Category: Uncategorized

  • The Physics That Would Have to Be Rewritten for Attobahn to Work

    Some technology pitches don’t just promise better performance — they quietly require the laws of physics themselves to change.

    Based on the claims being made (multi-gigabit wireless everywhere, fiber-free backbones outperforming fiber, bypassing TCP/IP routing, radically lower latency than physical infrastructure, etc.), here’s what would actually have to happen in the real world for those promises to be true.


    1. You Can’t Transmit Information Faster Than Light

    All electromagnetic signals — radio, microwave, millimeter wave, fiber optic light — are limited by the speed of light.

    • In fiber: ~200,000 km/s
    • In air/vacuum: ~300,000 km/s

    If a system claims to deliver data faster than fiber over long distances without a shorter physical path, that implies exceeding or circumventing relativity.

    That’s not an engineering hurdle.
    That’s Einstein being wrong.


    2. Spectrum Is Finite — Bandwidth Requires Physics, Not Branding

    Wireless capacity depends on:

    Shannon–Hartley Theorem:

    Channel Capacity = Bandwidth × log₂(1 + SNR)

    To dramatically exceed existing 5G / microwave / mmWave capacity without new spectrum or extreme power levels, you would need:

    • Vast unused spectrum (it doesn’t exist)
    • Infinite signal-to-noise ratio (not physically possible)
    • Or violation of Shannon limits

    Marketing terms do not increase channel capacity. Physics does.


    3. “Fiberless Fiber” Would Require Magic-Level SNR

    Fiber works because it:

    • Has extremely low attenuation
    • Is shielded from interference
    • Provides controlled propagation
    • Supports massive bandwidth with minimal noise

    Wireless does not.

    To match fiber capacity over distance without:

    • Massive power
    • Massive antennas
    • Massive spectrum

    You would need near-perfect noise immunity in open air.

    That contradicts thermodynamics and electromagnetic reality.


    4. Bypassing TCP/IP Doesn’t Bypass Physics

    Claims about avoiding traditional routing stacks or packet structures sound revolutionary — but:

    • TCP/IP is software.
    • Latency from distance is physics.
    • Switching delays are nanoseconds.
    • Propagation delay is milliseconds.

    You can optimize protocol overhead.

    You cannot eliminate:

    • Speed-of-light limits
    • Queueing delay
    • Network congestion
    • Physical path length

    Changing the protocol does not change Maxwell’s equations.

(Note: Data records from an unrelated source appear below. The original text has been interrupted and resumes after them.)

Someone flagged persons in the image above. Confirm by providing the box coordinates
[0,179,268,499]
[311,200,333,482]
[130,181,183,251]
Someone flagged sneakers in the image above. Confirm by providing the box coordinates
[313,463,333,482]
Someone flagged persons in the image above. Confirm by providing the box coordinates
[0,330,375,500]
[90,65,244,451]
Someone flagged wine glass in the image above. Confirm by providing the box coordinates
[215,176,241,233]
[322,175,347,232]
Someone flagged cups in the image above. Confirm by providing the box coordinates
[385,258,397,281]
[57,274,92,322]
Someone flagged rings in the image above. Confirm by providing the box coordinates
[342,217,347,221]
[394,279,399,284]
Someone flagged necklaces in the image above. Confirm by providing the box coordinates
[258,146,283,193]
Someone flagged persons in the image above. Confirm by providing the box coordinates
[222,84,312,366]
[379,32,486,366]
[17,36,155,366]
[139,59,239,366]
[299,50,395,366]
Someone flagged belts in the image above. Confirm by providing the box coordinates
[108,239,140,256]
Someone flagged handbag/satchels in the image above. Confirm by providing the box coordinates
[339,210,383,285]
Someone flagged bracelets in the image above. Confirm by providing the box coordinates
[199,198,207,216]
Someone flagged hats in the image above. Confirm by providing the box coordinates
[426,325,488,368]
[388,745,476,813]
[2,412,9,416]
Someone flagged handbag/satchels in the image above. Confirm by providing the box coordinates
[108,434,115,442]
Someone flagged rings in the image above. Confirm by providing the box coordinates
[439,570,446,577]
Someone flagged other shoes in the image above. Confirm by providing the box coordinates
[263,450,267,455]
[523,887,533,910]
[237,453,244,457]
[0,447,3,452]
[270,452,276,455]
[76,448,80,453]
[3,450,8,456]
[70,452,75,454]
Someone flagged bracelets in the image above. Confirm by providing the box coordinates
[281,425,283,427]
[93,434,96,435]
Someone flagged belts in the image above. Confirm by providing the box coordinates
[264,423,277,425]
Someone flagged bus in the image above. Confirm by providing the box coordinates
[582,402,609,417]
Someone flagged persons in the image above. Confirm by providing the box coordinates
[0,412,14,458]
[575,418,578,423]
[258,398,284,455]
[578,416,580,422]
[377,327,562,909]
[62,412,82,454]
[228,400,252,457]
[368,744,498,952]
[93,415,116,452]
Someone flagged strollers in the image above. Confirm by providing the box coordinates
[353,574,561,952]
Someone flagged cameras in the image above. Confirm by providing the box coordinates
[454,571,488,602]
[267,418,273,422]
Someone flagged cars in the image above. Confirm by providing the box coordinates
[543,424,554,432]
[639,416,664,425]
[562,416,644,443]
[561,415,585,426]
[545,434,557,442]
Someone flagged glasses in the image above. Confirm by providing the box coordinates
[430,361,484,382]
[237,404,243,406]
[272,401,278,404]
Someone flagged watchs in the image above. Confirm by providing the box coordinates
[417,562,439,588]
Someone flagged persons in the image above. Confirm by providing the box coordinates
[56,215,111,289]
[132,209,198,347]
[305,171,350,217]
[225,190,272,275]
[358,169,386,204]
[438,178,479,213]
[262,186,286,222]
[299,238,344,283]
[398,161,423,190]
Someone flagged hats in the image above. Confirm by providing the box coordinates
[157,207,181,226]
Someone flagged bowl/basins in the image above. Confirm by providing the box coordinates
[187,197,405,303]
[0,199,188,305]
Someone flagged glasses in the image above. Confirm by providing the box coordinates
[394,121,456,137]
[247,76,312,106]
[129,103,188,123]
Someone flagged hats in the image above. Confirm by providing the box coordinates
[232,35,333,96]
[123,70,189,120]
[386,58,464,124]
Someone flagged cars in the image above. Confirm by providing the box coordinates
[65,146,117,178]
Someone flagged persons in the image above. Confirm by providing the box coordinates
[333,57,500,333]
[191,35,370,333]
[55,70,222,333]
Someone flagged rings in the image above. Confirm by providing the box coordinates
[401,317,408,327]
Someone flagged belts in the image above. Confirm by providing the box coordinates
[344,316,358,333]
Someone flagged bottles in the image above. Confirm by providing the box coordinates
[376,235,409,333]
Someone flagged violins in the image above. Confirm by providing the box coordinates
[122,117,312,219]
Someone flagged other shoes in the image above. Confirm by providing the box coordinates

    5. Massive Wireless Throughput Without Massive Infrastructure?

    High throughput wireless systems require:

    • Dense antenna arrays
    • Short distances
    • Line of sight
    • Enormous backhaul capacity
    • Coordinated spectrum allocation

    If a system claims nationwide multi-gigabit per user without:

    • Fiber backbone
    • Massive tower density
    • Licensed spectrum blocks
    • Satellite constellation scale

    Then you must assume one of two things:

    1. The claim is incomplete.
    2. The claim assumes nonexistent physics.

    6. Energy Requirements Cannot Be Ignored

    Information transmission requires energy.

    The more data you push through noise, the more power you must use or the more bandwidth you must allocate.

    If a system claims:

    • Higher speeds
    • Lower power
    • No interference
    • No spectrum constraints

    Then it is implicitly violating energy-density limits.

    That crosses into perpetual-motion territory.


    7. Thousands of “Revolutionary” Systems Have Claimed Similar Things

    History is full of technologies that:

    • Claimed to bypass thermodynamics
    • Claimed free energy
    • Claimed signal amplification without power
    • Claimed infinite bandwidth

    They all collapse at one point:

    Physics is not optional.

    Patents are not proof of feasibility.
    Language is not proof of implementation.
    Investor updates are not lab validation.


    8. What Would Actually Be Required?

    For these claims to be real, we would need:

    • New electromagnetic theory
    • A violation of Shannon capacity limits
    • A method to transmit information immune to noise
    • A way to exceed or shortcut light-speed latency
    • Energy efficiency beyond thermodynamic bounds

    That’s Nobel Prize territory — not incremental telecom innovation.


    The Bottom Line

    Incremental improvement is believable.
    Optimization is believable.
    Better antennas are believable.

    Rewriting Maxwell, Shannon, Einstein, and thermodynamics at the same time?

    That requires extraordinary proof.

    And extraordinary proof does not come in the form of branding language, shareholder optimism, or conceptual diagrams.

    It comes in peer-reviewed physics, repeatable lab validation, spectrum licensing filings, and independent third-party verification.

    Until then, the laws of physics remain undefeated.